The ringgit’s steepest slide since 1998 is evoking memories of the clash between former Malaysian prime minister Mahathir Mohamad and hedge-fund manager George Soros.
The currency slid 3.8 percent against the dollar last week as Malaysian central bank Governor Zeti Akhtar Aziz on Thursday said foreign exchange reserves would to need to be rebuilt after they fell below US$100 billion for the first time since 2010. She ruled out introducing a currency peg or capital controls, the solutions Malaysia turned to 17 years ago when faced with a tumbling exchange rate. Mahathir blamed foreign investors for the demise of the ringgit and labeled Soros a “moron” for his part in it.
“The fallout is reviving memories of hedge-fund attacks in the 1997-’98 crisis,” Bank of America Merrill Lynch economist Hak Bin Chua (蔡學敏) said on Friday in an interview.
“We don’t think capital controls are likely, but cannot rule out the risk given the rapid depletion of foreign reserves,” Chua said.
Malaysia’s currency resumed its decline yesterday and is leading losses in Asia over the past year with a 24 percent drop, battered by a political scandal, a yuan devaluation, slumping oil prices and the prospect of higher US interest rates. That compares with a 30 percent slide in the 12 months before Mahathir imposed capital controls in September 1998 and some investors say the risk of a repeat is fueling an exodus of money from Malaysia.
The ringgit has retreated in each of the past eight weeks and slid 1 percent to 4.1215 per US dollar as of 10:54am in Kuala Lumpur.

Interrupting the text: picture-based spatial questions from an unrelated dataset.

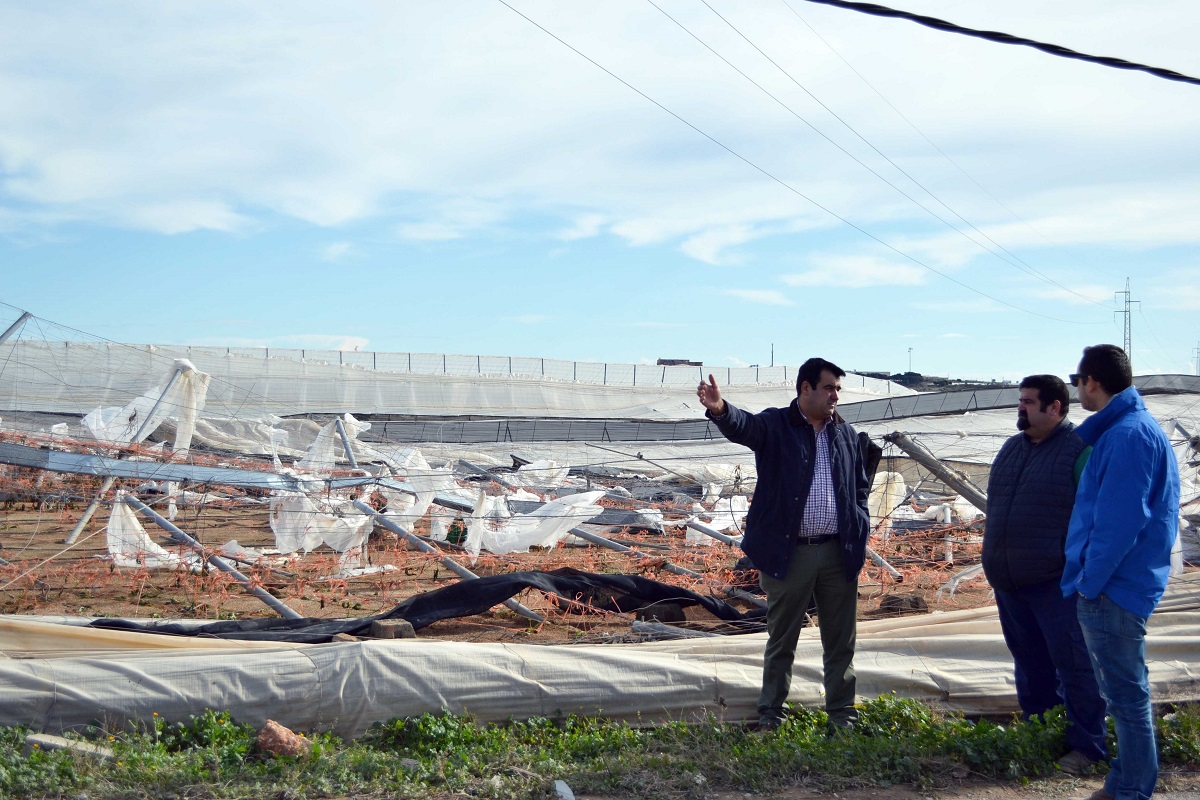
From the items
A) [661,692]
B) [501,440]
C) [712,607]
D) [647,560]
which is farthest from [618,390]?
[661,692]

It earlier fell to a 17-year low of 4.1340. Bank Negara Malaysia declined on Friday to comment on the move and on whether it was intervening in the market.
Malaysia has a “history of draconian policy responses” and that might be spurring the flow of funds from the country as the currency weakens, said Alan Richardson, a Hong Kong-based money manager at Samsung Asset Management Ltd, which oversees about US$112 billion.

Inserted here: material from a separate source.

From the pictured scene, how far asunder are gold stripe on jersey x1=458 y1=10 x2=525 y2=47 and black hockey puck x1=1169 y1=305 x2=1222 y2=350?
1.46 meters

Global funds held 32 percent of Malaysian sovereign bonds last month, compared with 17 percent for Thailand, according to the latest available central bank data.
There is “fear in the market that they would impose macro-prudential measures to limit outflows,” said Anthony Chan, Asian sovereign strategist at AllianceBernstein LP, which oversees US$485 billion globally.
The benchmark stock index headed for its lowest close since 2012 yesterday while the yield on 10-year government bonds climbed to an 18-month high.
Overseas investors cut holdings of sovereign and corporate notes by 2.4 percent last month to 206.8 billion ringgit (US$50.2 billion), the least since August 2012, official data showed last week.
“There are similarities to the 1997-1998 crisis,” Aberdeen Asset Management managing director Gerald Ambrose said, who oversees the equivalent of US$3.6 billion in Kuala Lumpur.
“There’s a certain amount of emotions involved, a certain amount of panic but I think not so much from the equity market. The real worry is Malaysian government securities, where foreign ownership levels are much higher,” Ambrose said.
In 1998, Mahathir ignored the advice of the IMF in taking the steps he did to stabilize the ringgit, including a peg of 3.8 to the dollar. The IMF, which called the ringgit peg a “retrograde step” at the time, later acknowledged it was a “stability anchor.”
A 17 percent slide in foreign-exchange reserves this year to US$96.7 billion at the end of last month, suggests the central bank had been intervening to prop up the ringgit, just as Malaysian Prime Minister Najib Razak faces a probe of fund transfers into his personal bank accounts. Political machinations were among the causes of the ringgit’s decline, the prime minister wrote in his blog on Thursday last week.
“I think there is a concerted effort to test Bank Negara Malaysia’s reserves,” Nomura Holdings Inc equities strategist Mixo Das said.
“Sentiment is bad, which is why the central bank needs to break the cycle. Public comments by Zeti or others at BNM would be useful,” Das said.